**Exercise directions**
Exactly as written, quote every line that follows, skipping the images.
------------------------
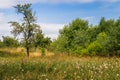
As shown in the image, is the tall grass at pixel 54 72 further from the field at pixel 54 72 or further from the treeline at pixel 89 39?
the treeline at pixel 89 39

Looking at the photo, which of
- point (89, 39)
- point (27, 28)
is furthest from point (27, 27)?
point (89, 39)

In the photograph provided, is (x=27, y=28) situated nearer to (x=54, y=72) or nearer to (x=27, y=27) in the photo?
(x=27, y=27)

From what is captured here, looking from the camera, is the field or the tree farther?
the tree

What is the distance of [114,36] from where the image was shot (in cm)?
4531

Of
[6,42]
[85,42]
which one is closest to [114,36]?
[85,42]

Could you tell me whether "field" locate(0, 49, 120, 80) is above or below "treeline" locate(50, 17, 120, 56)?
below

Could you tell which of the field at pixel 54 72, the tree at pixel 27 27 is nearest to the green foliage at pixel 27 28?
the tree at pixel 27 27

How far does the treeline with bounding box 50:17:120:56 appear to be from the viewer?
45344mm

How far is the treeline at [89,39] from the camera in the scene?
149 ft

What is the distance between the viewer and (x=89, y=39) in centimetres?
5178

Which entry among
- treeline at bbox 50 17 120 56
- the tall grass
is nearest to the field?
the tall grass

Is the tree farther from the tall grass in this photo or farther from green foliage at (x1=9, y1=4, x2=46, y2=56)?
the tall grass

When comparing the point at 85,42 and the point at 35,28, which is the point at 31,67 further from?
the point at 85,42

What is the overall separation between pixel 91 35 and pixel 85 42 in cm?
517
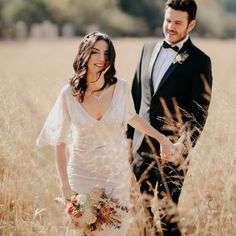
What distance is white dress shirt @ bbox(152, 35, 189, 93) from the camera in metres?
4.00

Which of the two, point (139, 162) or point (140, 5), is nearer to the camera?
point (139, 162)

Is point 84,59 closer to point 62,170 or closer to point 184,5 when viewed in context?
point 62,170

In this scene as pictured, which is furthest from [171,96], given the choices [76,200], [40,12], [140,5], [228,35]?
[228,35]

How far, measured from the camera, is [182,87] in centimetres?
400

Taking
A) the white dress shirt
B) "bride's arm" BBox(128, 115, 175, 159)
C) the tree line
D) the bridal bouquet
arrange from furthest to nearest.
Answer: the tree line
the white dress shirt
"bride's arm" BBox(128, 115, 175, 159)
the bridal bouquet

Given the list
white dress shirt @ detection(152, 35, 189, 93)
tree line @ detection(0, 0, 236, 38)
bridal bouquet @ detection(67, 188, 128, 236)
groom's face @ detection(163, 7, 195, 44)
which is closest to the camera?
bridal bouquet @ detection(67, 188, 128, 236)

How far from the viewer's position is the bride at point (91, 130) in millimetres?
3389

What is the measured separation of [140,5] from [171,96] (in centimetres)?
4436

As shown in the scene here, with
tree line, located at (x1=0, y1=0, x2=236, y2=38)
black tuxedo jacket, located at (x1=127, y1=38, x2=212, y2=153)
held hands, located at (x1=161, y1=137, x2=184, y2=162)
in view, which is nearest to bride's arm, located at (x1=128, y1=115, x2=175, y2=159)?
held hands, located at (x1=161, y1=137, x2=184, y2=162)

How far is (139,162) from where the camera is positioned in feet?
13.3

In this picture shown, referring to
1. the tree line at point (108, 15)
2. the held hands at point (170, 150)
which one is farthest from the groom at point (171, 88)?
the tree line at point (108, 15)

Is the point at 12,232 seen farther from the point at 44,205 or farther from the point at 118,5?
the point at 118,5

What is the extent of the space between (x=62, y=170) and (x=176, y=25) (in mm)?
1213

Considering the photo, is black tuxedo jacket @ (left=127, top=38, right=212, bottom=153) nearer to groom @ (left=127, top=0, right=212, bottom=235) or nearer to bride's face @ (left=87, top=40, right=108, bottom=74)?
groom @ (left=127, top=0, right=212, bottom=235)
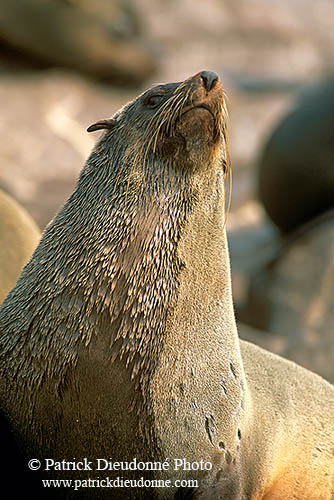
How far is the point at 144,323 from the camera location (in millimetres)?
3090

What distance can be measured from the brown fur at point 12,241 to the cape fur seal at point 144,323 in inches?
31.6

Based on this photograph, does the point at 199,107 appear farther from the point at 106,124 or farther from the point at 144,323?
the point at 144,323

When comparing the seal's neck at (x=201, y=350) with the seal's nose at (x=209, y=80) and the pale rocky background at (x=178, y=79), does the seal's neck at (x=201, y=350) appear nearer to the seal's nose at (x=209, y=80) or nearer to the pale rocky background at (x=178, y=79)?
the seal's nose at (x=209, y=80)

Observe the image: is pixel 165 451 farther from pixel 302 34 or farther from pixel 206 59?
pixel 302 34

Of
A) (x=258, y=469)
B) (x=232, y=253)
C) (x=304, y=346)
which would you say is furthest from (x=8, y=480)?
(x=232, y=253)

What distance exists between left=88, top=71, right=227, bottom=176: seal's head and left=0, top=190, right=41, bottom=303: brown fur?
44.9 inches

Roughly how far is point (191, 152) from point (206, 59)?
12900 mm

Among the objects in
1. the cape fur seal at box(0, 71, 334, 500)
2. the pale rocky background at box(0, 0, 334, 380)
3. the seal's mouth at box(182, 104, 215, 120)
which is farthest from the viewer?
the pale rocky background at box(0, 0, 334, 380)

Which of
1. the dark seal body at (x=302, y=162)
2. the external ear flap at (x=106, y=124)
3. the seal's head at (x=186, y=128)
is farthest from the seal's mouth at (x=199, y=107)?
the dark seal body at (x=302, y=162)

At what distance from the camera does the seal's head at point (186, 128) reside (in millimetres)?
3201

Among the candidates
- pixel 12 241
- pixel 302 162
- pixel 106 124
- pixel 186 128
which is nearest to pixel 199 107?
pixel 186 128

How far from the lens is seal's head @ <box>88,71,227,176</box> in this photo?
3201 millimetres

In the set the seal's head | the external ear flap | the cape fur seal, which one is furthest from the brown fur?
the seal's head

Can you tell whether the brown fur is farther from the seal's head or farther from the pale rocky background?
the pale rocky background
------------------------
**Exercise solution**
As shown in the image, is the tall grass at pixel 54 72 further from the field at pixel 54 72 or further from the treeline at pixel 89 39?
the treeline at pixel 89 39

Looking at the photo, which of
- point (89, 39)
- point (27, 28)
is furthest from point (27, 27)?
point (89, 39)

In the photograph provided, is (x=27, y=28) situated nearer to (x=54, y=72) or nearer to (x=27, y=27) in the photo?
(x=27, y=27)

From what is captured here, looking from the camera, is the field or the tree farther?
the tree

What is the distance of [114,36] from where the image was shot (in cm)?
4531

Of
[6,42]
[85,42]
which one is closest to [114,36]?
[85,42]

Could you tell me whether "field" locate(0, 49, 120, 80) is above or below "treeline" locate(50, 17, 120, 56)?
below

Could you tell which of the field at pixel 54 72, the tree at pixel 27 27 is nearest to the green foliage at pixel 27 28?
the tree at pixel 27 27

How far does the treeline with bounding box 50:17:120:56 appear to be from the viewer?
45344mm

How far is the treeline at [89,39] from the camera in the scene?
149 ft

What is the distance between the viewer and (x=89, y=39) in centimetres?
5178

Which entry among
- treeline at bbox 50 17 120 56
- the tall grass
is nearest to the field?
the tall grass

Is the tree farther from the tall grass in this photo or farther from green foliage at (x1=9, y1=4, x2=46, y2=56)?
the tall grass

When comparing the point at 85,42 and the point at 35,28, which is the point at 31,67 further from?
the point at 85,42

What is the overall separation between pixel 91 35 and pixel 85 42 in cm?
517
What distance is white dress shirt @ bbox(152, 35, 189, 93) from the camera in metres?
4.00

Which of the two, point (139, 162) or point (140, 5), is nearer to the camera?
point (139, 162)

Is point 84,59 closer to point 62,170 or closer to point 184,5 when viewed in context?
point 62,170

In this scene as pictured, which is furthest from [171,96], given the choices [76,200], [40,12], [140,5], [228,35]?
[228,35]

How far, measured from the camera, is [182,87] in centimetres?
400

Taking
A) the white dress shirt
B) "bride's arm" BBox(128, 115, 175, 159)
C) the tree line
D) the bridal bouquet
arrange from furthest to nearest.
Answer: the tree line
the white dress shirt
"bride's arm" BBox(128, 115, 175, 159)
the bridal bouquet

Given the list
white dress shirt @ detection(152, 35, 189, 93)
tree line @ detection(0, 0, 236, 38)
bridal bouquet @ detection(67, 188, 128, 236)
groom's face @ detection(163, 7, 195, 44)
which is closest to the camera?
bridal bouquet @ detection(67, 188, 128, 236)

How far from the viewer's position is the bride at point (91, 130) in millimetres?
3389

What is the measured separation of [140,5] from [171,96] (in centimetres)?
4436

As shown in the scene here, with
tree line, located at (x1=0, y1=0, x2=236, y2=38)
black tuxedo jacket, located at (x1=127, y1=38, x2=212, y2=153)
held hands, located at (x1=161, y1=137, x2=184, y2=162)
in view, which is nearest to bride's arm, located at (x1=128, y1=115, x2=175, y2=159)?
held hands, located at (x1=161, y1=137, x2=184, y2=162)

How far is (139,162) from where the camera is positioned in feet?
13.3

In this picture shown, referring to
1. the tree line at point (108, 15)
2. the held hands at point (170, 150)
which one is farthest from the groom at point (171, 88)?
the tree line at point (108, 15)

Is the point at 12,232 seen farther from the point at 44,205 or farther from the point at 118,5?
the point at 118,5

What is the extent of the space between (x=62, y=170) and (x=176, y=25) (in mm)?
1213

Considering the photo, is black tuxedo jacket @ (left=127, top=38, right=212, bottom=153) nearer to groom @ (left=127, top=0, right=212, bottom=235) or nearer to bride's face @ (left=87, top=40, right=108, bottom=74)?
groom @ (left=127, top=0, right=212, bottom=235)
How far is the point at 144,323 from the camera location (in millimetres)?
3090

What distance can be measured from the brown fur at point 12,241 to the cape fur seal at point 144,323 in inches?
31.6

Based on this photograph, does the point at 199,107 appear farther from the point at 106,124 or farther from the point at 144,323?
the point at 144,323

When comparing the seal's neck at (x=201, y=350) with the seal's nose at (x=209, y=80) and the pale rocky background at (x=178, y=79), does the seal's neck at (x=201, y=350) appear nearer to the seal's nose at (x=209, y=80) or nearer to the pale rocky background at (x=178, y=79)?
the seal's nose at (x=209, y=80)

Observe the image: is pixel 165 451 farther from pixel 302 34 or farther from pixel 206 59?
pixel 302 34

Of
A) (x=258, y=469)
B) (x=232, y=253)
C) (x=304, y=346)
which would you say is furthest from (x=8, y=480)?
(x=232, y=253)

What distance exists between left=88, top=71, right=227, bottom=176: seal's head and left=0, top=190, right=41, bottom=303: brown fur?
44.9 inches

Roughly how far is point (191, 152) from point (206, 59)?
12900 mm

Among the objects in
1. the cape fur seal at box(0, 71, 334, 500)
2. the pale rocky background at box(0, 0, 334, 380)
3. the seal's mouth at box(182, 104, 215, 120)
which is farthest from the viewer?
the pale rocky background at box(0, 0, 334, 380)

Which of
1. the dark seal body at (x=302, y=162)
2. the external ear flap at (x=106, y=124)
3. the seal's head at (x=186, y=128)
is farthest from the seal's mouth at (x=199, y=107)?
the dark seal body at (x=302, y=162)

At what distance from the camera does the seal's head at point (186, 128) reside (in millimetres)?
3201

Among the candidates
- pixel 12 241
- pixel 302 162
- pixel 106 124
- pixel 186 128
which is nearest to pixel 199 107?
pixel 186 128

How far from the lens is seal's head @ <box>88,71,227,176</box> in this photo?
3201 millimetres

In the set the seal's head | the external ear flap | the cape fur seal, which one is furthest from the brown fur?
the seal's head

Can you tell whether the brown fur is farther from the seal's head or farther from the pale rocky background?
the pale rocky background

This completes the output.